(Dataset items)

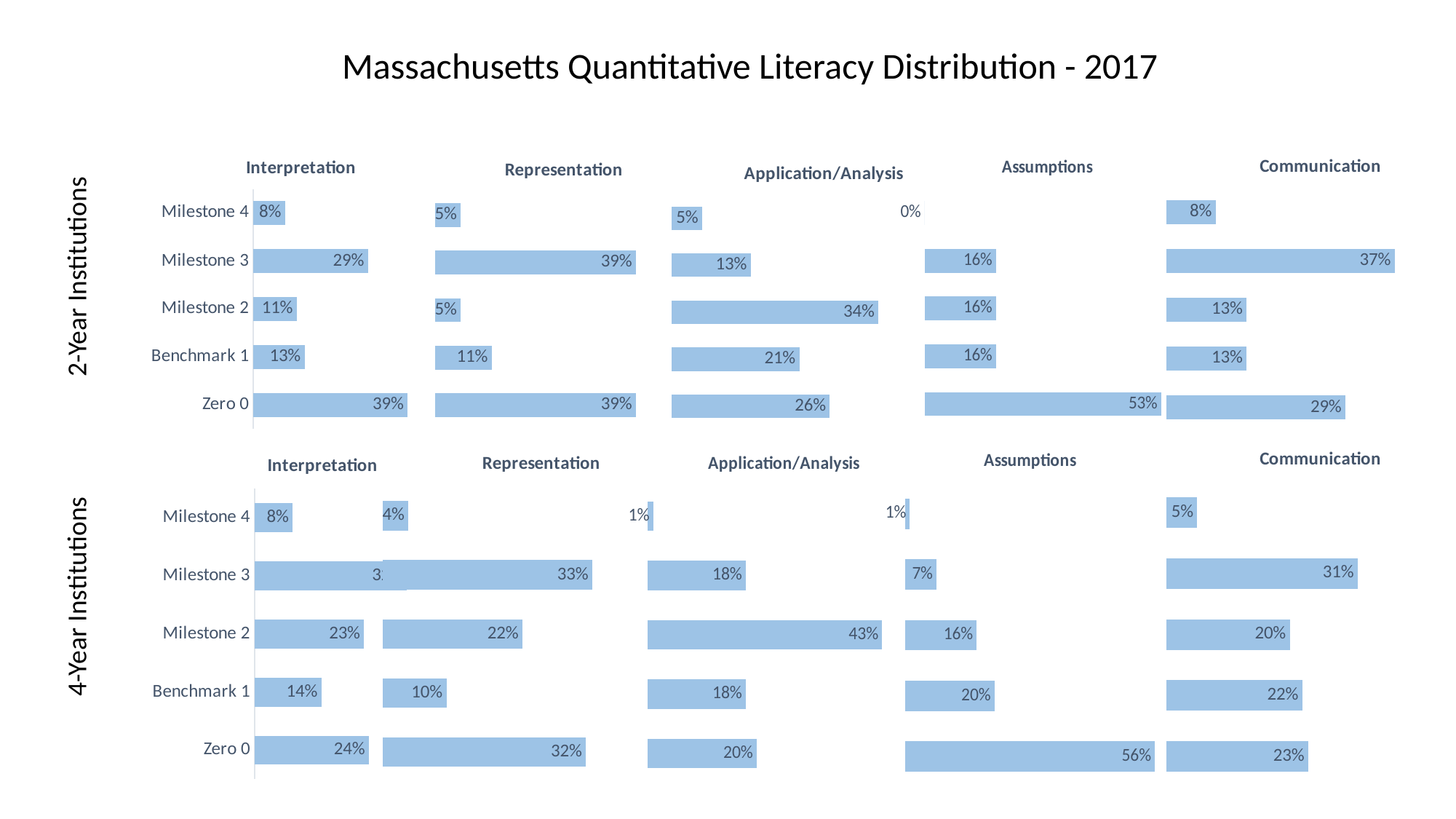
In the 4-Year Institutions Application/Analysis chart, which category has the lowest value? Milestone 4 How many categories are shown in the 4-Year Institutions Communication chart? 5 In the 2-Year Institutions Assumptions chart, what is the value for Milestone 4? 0% In the 2-Year Institutions Interpretation chart, what is the value for Zero 0? 39% In the 2-Year Institutions Application/Analysis chart, which is larger: the value for Milestone 2 or the value for Zero 0? Milestone 2 In the 2-Year Institutions Communication chart, which category has the highest value? Milestone 3 What is the title of the slide's chart group? Massachusetts Quantitative Literacy Distribution - 2017 In the 2-Year Institutions Assumptions chart, what is the difference between the Zero 0 value and the Milestone 3 value? 37% In the 4-Year Institutions Assumptions chart, what is the difference between the Zero 0 value and the Milestone 2 value? 40% In the 4-Year Institutions Application/Analysis chart, what is the value for Milestone 2? 43% In the 4-Year Institutions Representation chart, what is the value for Benchmark 1? 10% What type of chart is the 2-Year Institutions Representation chart? Bar chart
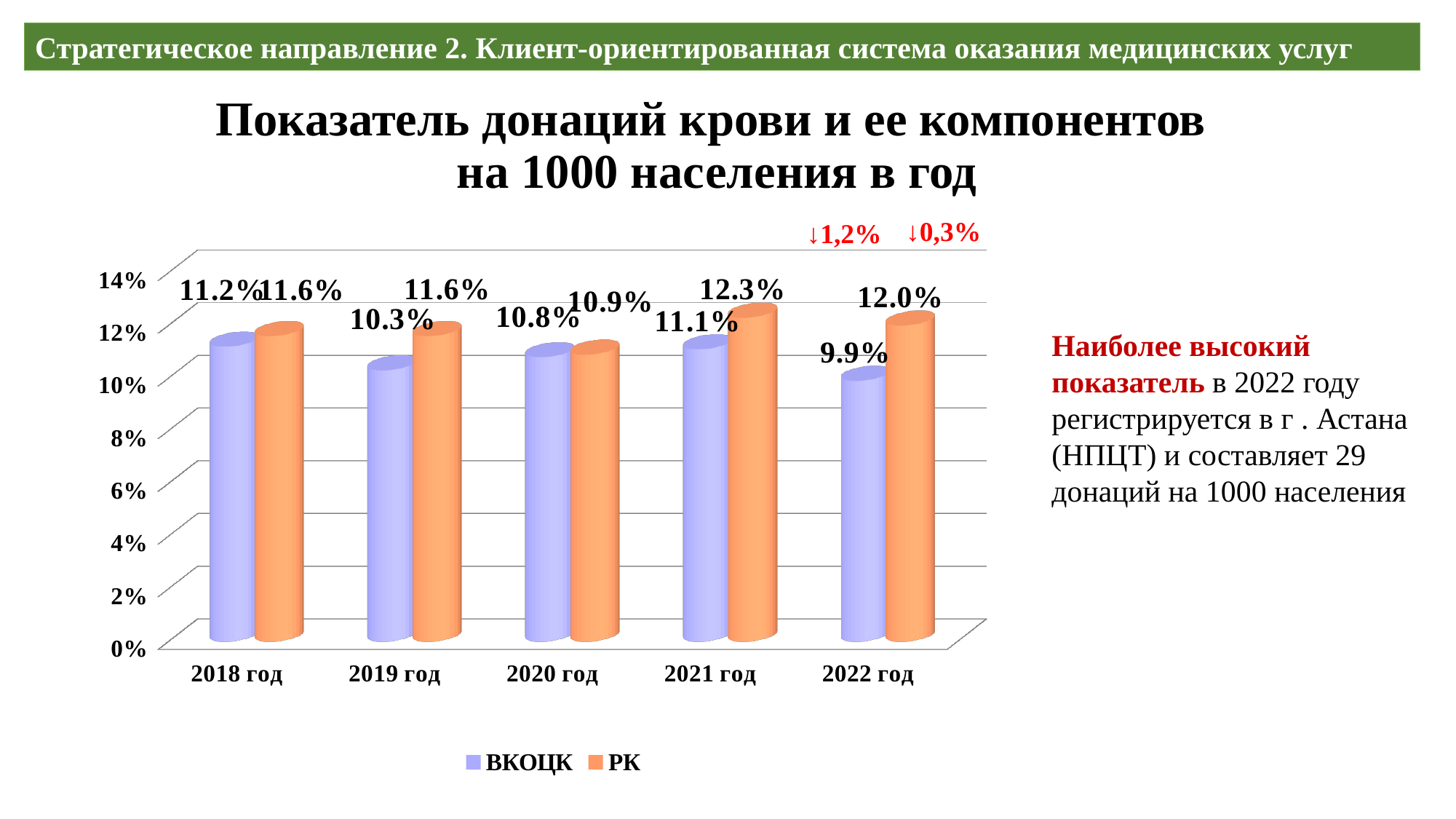
What is the value for РК in 2021 год? 12.3% What is the value for РК in 2020 год? 10.9% What is the value for ВКОЦК in 2018 год? 11.2% What is the value for ВКОЦК in 2022 год? 9.9% What kind of chart is shown on the slide? Bar chart In which year is the ВКОЦК value the lowest? 2022 год Which series is shown in orange in the legend? РК What is the difference between the РК and ВКОЦК values in 2022 год? 2.1% Which is larger in 2019 год, the ВКОЦК value or the РК value? РК How many years are shown on the x axis? 5 In which year is the РК value the highest? 2021 год How many series does the legend list? 2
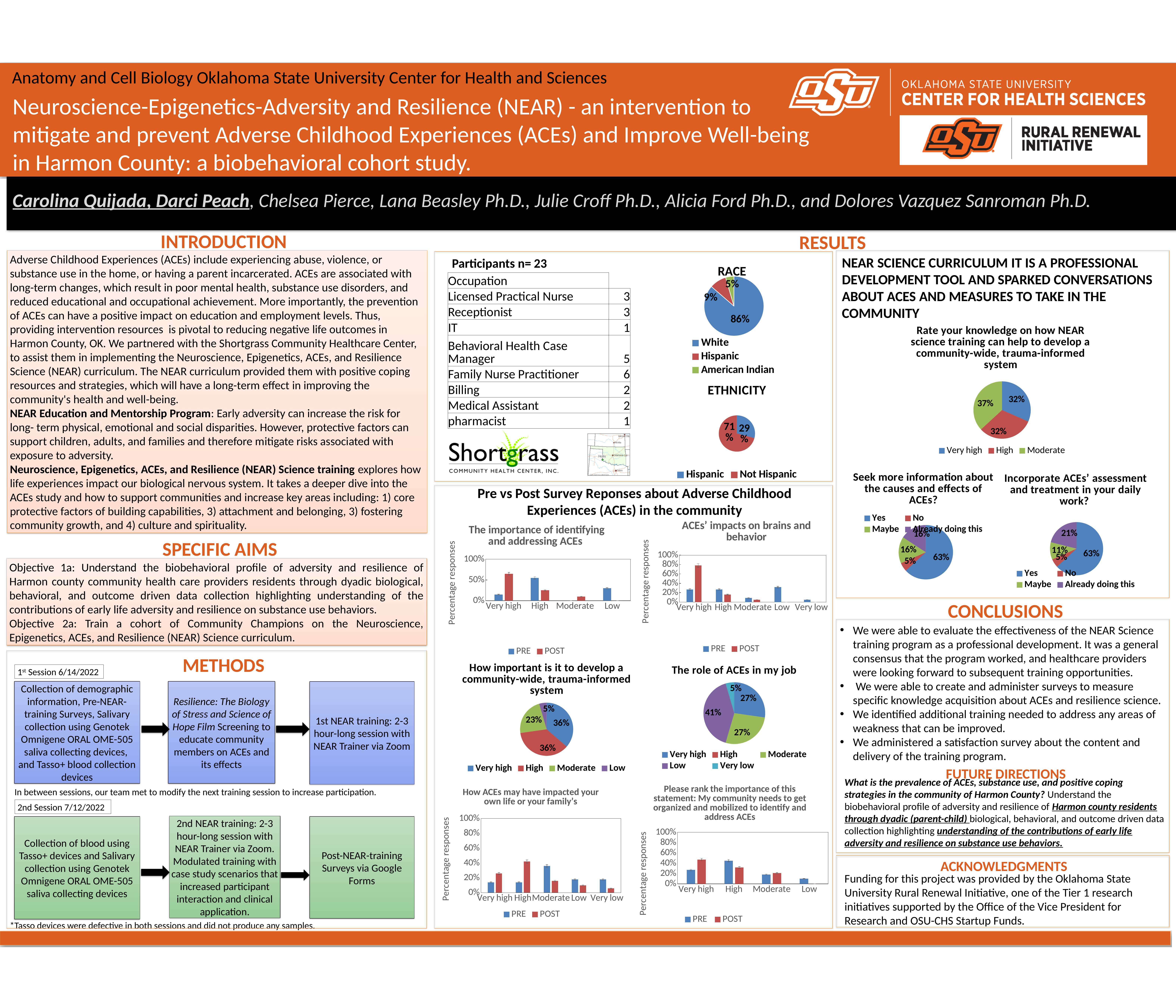
In the bar chart 'How ACEs may have impacted your own life or your family's', how many categories are shown on the x axis? 5 In the ETHNICITY pie chart, what share of participants are Not Hispanic? 71% In the bar chart 'ACEs' impacts on brains and behavior', how many series does the legend list? 2 In the pie chart 'Rate your knowledge on how NEAR science training can help to develop a community-wide, trauma-informed system', what share is Moderate? 37% In the pie chart 'Incorporate ACEs' assessment and treatment in your daily work?', what share answered Already doing this? 21% In the pie chart 'How important is it to develop a community-wide, trauma-informed system', what share is Low? 5% In the ETHNICITY pie chart, what is the difference between the Not Hispanic and Hispanic shares? 42% In the pie chart 'The role of ACEs in my job', what is the percentage of the largest slice? 41% In the bar chart 'The importance of identifying and addressing ACEs', is the POST value for Very high greater or less than 50%? greater In the pie chart 'Seek more information about the causes and effects of ACEs?', what share answered Yes? 63% In the RACE pie chart, which category has the smallest share? American Indian In the RACE pie chart, what percentage of participants are White? 86%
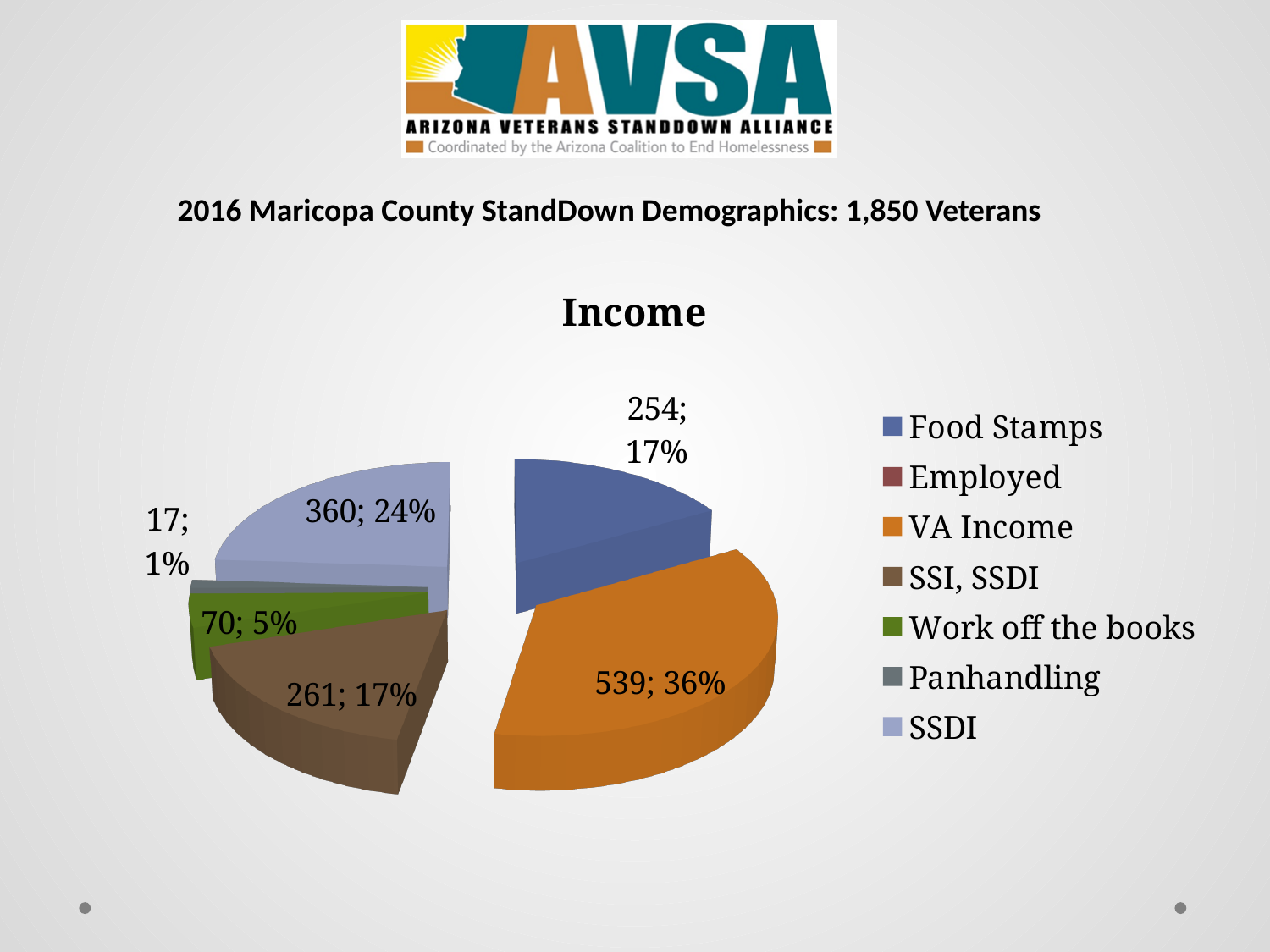
How many categories does the chart's legend list? 7 What is the value shown for SSDI? 360 Which is larger, the value for SSDI or the value for Food Stamps? SSDI What is the title of the chart? Income What is the value shown for Work off the books? 70 What is the value shown for Food Stamps? 254 What is the value shown for VA Income? 539 What type of chart is shown on the slide? pie chart What percentage share of the pie does VA Income represent? 36% What is the difference between the VA Income value and the SSDI value? 179 What percentage share of the pie does SSDI represent? 24% Which category has the largest slice of the pie? VA Income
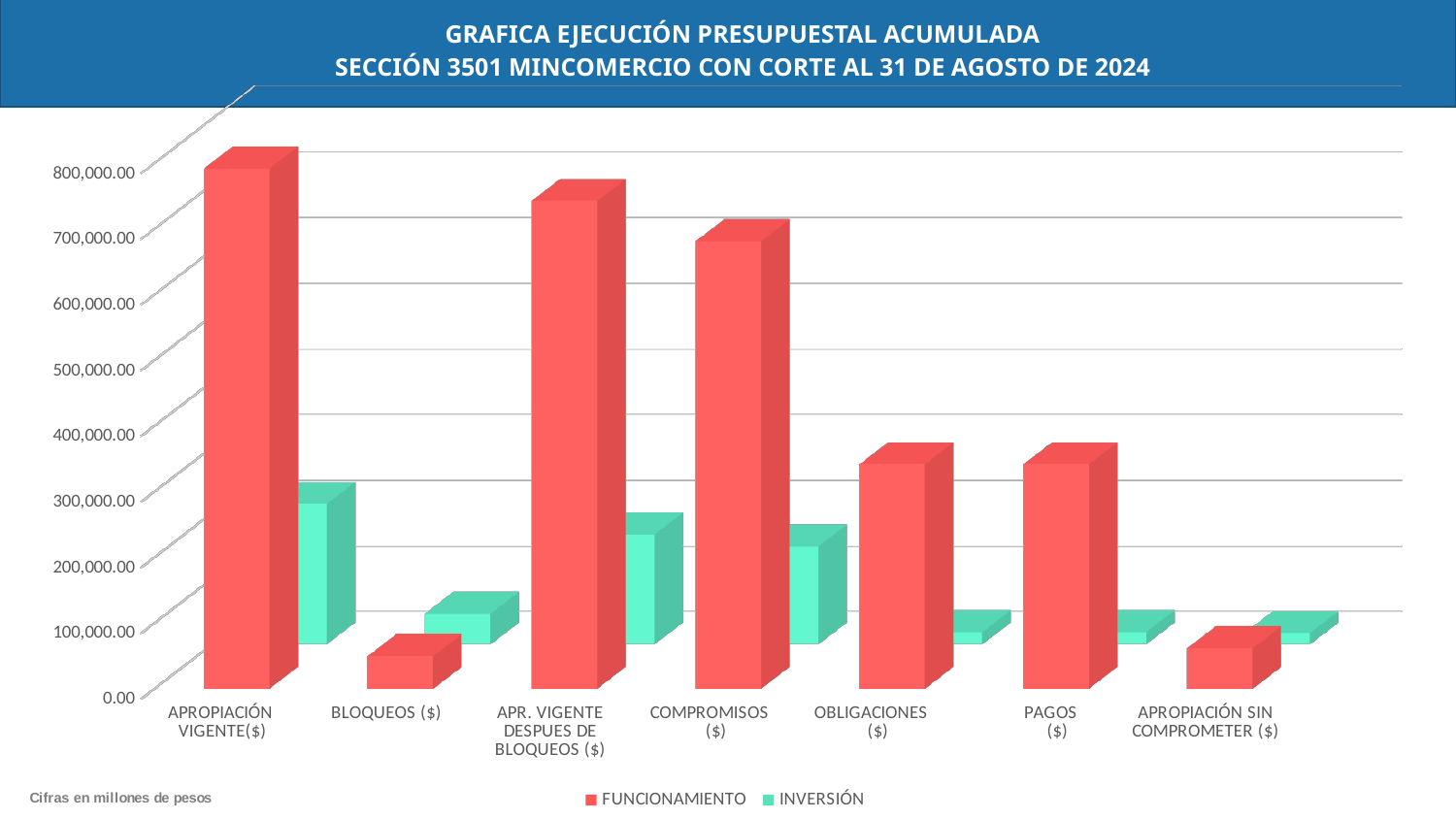
Is the FUNCIONAMIENTO value for APR. VIGENTE DESPUES DE BLOQUEOS ($) greater or less than 700,000.00? greater Is the FUNCIONAMIENTO value for OBLIGACIONES ($) greater or less than 400,000.00? less Which colour represents the INVERSIÓN series in the legend? green Is the FUNCIONAMIENTO value for BLOQUEOS ($) greater or less than 100,000.00? less Which category has the highest FUNCIONAMIENTO value? APROPIACIÓN VIGENTE($) How many series does the legend list? 2 Which is larger, the FUNCIONAMIENTO value for COMPROMISOS ($) or the FUNCIONAMIENTO value for PAGOS ($)? COMPROMISOS ($) What kind of chart is shown on the slide? bar chart How many categories are shown on the x axis? 7 Which category has the highest INVERSIÓN value? APROPIACIÓN VIGENTE($) For APROPIACIÓN VIGENTE($), which series has the larger value, FUNCIONAMIENTO or INVERSIÓN? FUNCIONAMIENTO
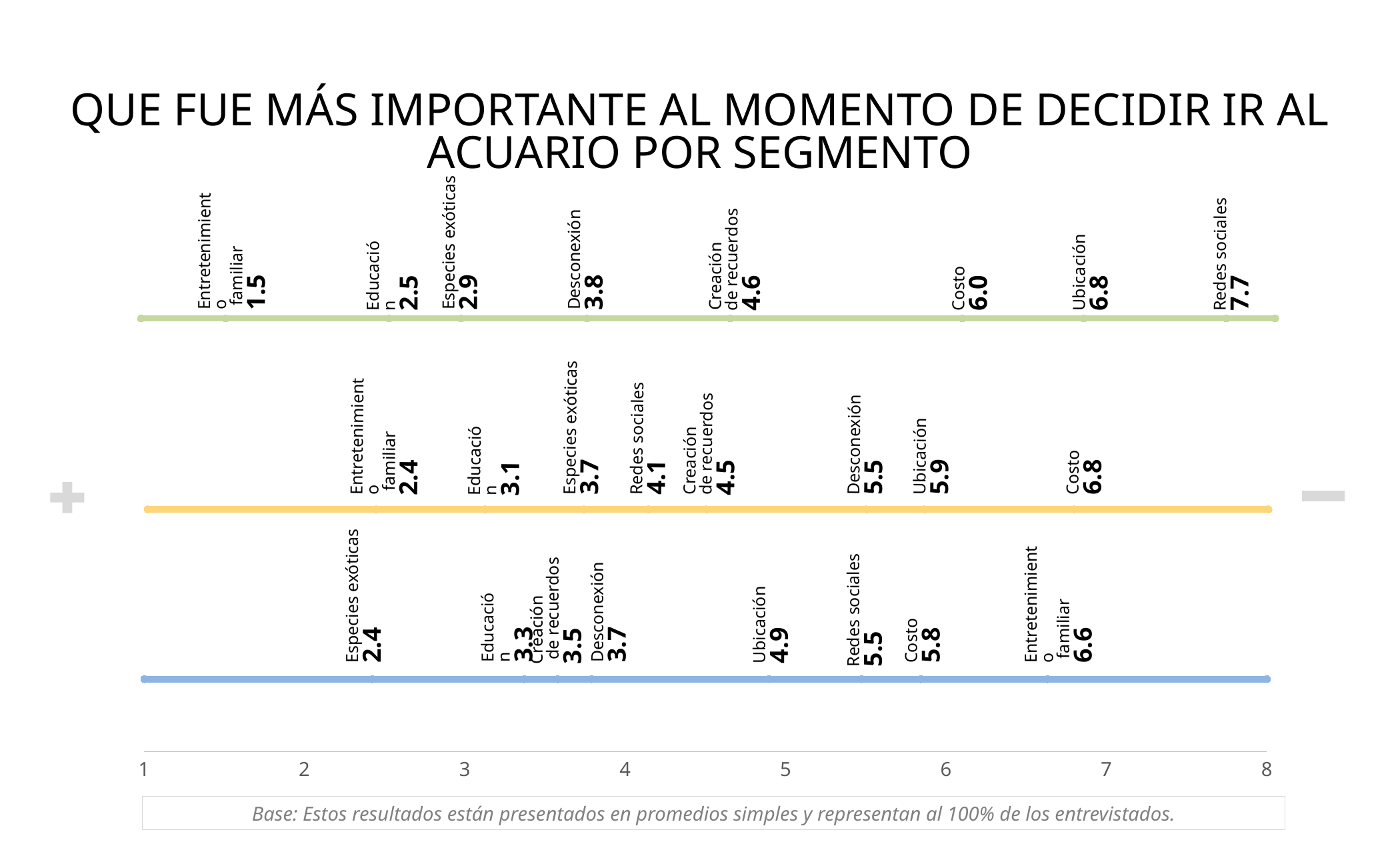
What is the highest value shown on the x axis of the chart? 8 On the middle (yellow) line, what is the value for Costo? 6.8 On the top (green) line, what is the value for Redes sociales? 7.7 On the bottom (blue) line, which category has the highest value? Entretenimiento familiar On the top (green) line, which category has the lowest value? Entretenimiento familiar How many horizontal lines (segments) are plotted on the chart? 3 On the bottom (blue) line, what is the difference between Costo and Especies exóticas? 3.4 Which is larger: Desconexión on the middle (yellow) line or Desconexión on the bottom (blue) line? Desconexión on the middle (yellow) line On the top (green) line, what is the difference between Redes sociales and Entretenimiento familiar? 6.2 On the middle (yellow) line, which category has the lowest value? Entretenimiento familiar How many categories are plotted on the top (green) line? 8 On the bottom (blue) line, what is the value for Ubicación? 4.9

▸ Task statement: Repeat the data above word for word, everything from the line containing "What is the value for РК in 2021" down to the line containing "In the bar chart 'How", both included. Leave the pictures out of your answer.

▸ Task answer:
What is the value for РК in 2021 год? 12.3% What is the value for РК in 2020 год? 10.9% What is the value for ВКОЦК in 2018 год? 11.2% What is the value for ВКОЦК in 2022 год? 9.9% What kind of chart is shown on the slide? Bar chart In which year is the ВКОЦК value the lowest? 2022 год Which series is shown in orange in the legend? РК What is the difference between the РК and ВКОЦК values in 2022 год? 2.1% Which is larger in 2019 год, the ВКОЦК value or the РК value? РК How many years are shown on the x axis? 5 In which year is the РК value the highest? 2021 год How many series does the legend list? 2
In the bar chart 'How ACEs may have impacted your own life or your family's', how many categories are shown on the x axis? 5 In the ETHNICITY pie chart, what share of participants are Not Hispanic? 71% In the bar chart 'ACEs' impacts on brains and behavior', how many series does the legend list? 2 In the pie chart 'Rate your knowledge on how NEAR science training can help to develop a community-wide, trauma-informed system', what share is Moderate? 37% In the pie chart 'Incorporate ACEs' assessment and treatment in your daily work?', what share answered Already doing this? 21% In the pie chart 'How important is it to develop a community-wide, trauma-informed system', what share is Low? 5% In the ETHNICITY pie chart, what is the difference between the Not Hispanic and Hispanic shares? 42% In the pie chart 'The role of ACEs in my job', what is the percentage of the largest slice? 41% In the bar chart 'The importance of identifying and addressing ACEs', is the POST value for Very high greater or less than 50%? greater In the pie chart 'Seek more information about the causes and effects of ACEs?', what share answered Yes? 63% In the RACE pie chart, which category has the smallest share? American Indian In the RACE pie chart, what percentage of participants are White? 86%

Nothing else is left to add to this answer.